• _What to do_
Where the material below has a line containing "order: Artiodactyla", start repeating exactly, and keep going through the line containing "common name: red deer", with no other lines.

• _Extracted material_
══════════

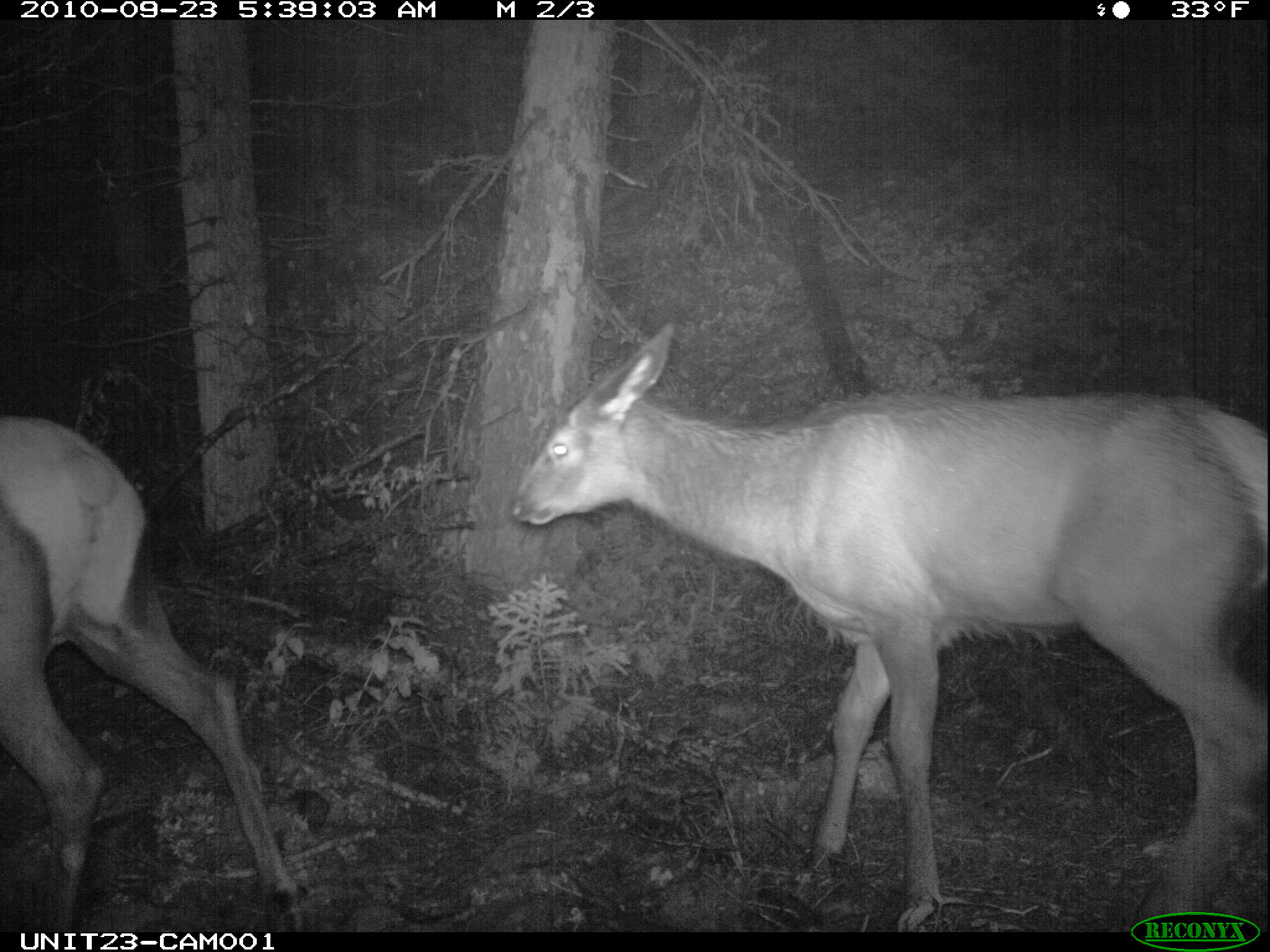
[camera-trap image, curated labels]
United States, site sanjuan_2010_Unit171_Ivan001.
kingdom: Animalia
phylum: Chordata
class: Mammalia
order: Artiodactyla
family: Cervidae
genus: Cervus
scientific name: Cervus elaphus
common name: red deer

══════════

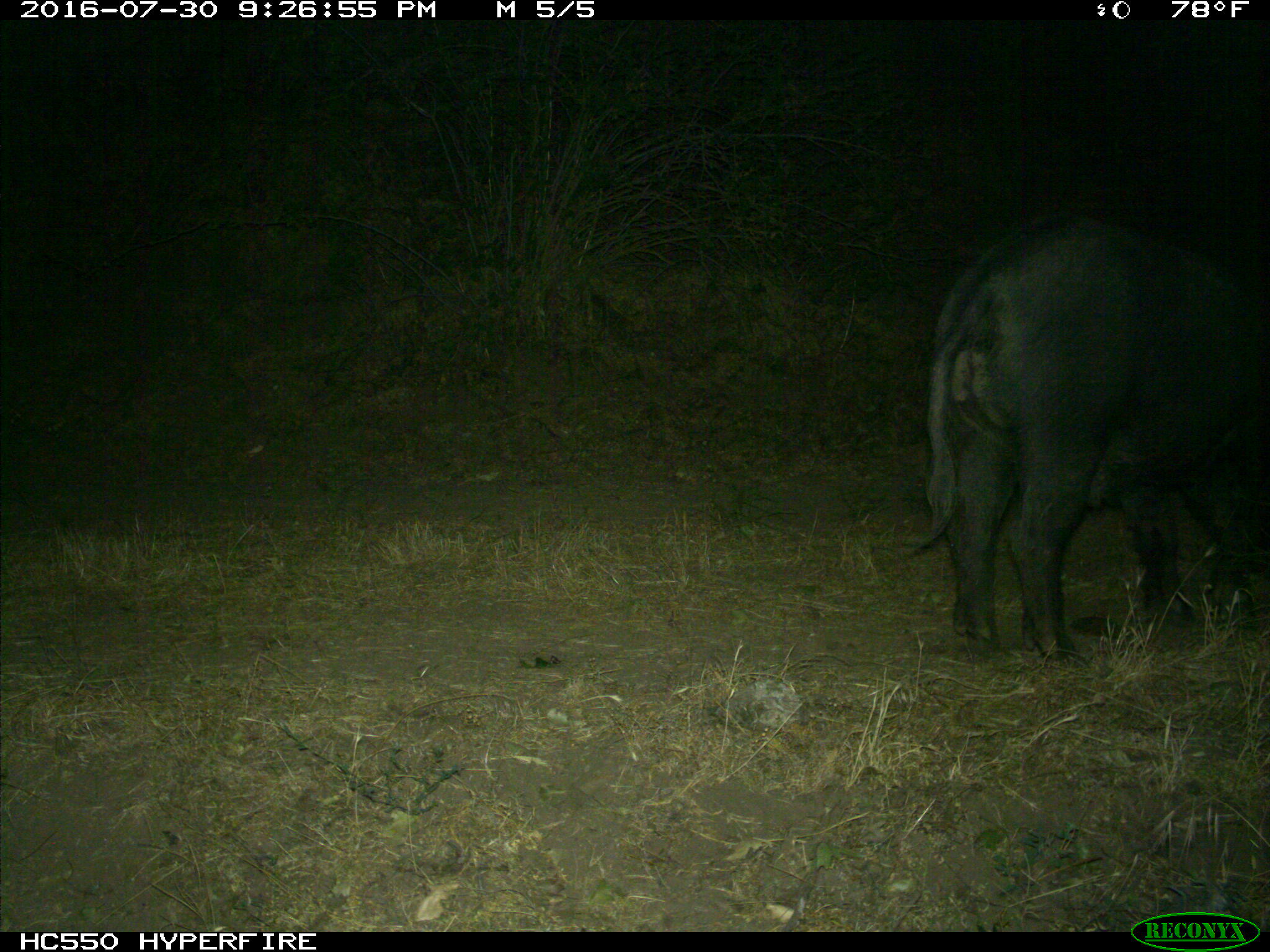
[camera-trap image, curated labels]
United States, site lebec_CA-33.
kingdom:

══════════

• _Response box_
order: Artiodactyla
family: Cervidae
genus: Cervus
scientific name: Cervus elaphus
common name: red deer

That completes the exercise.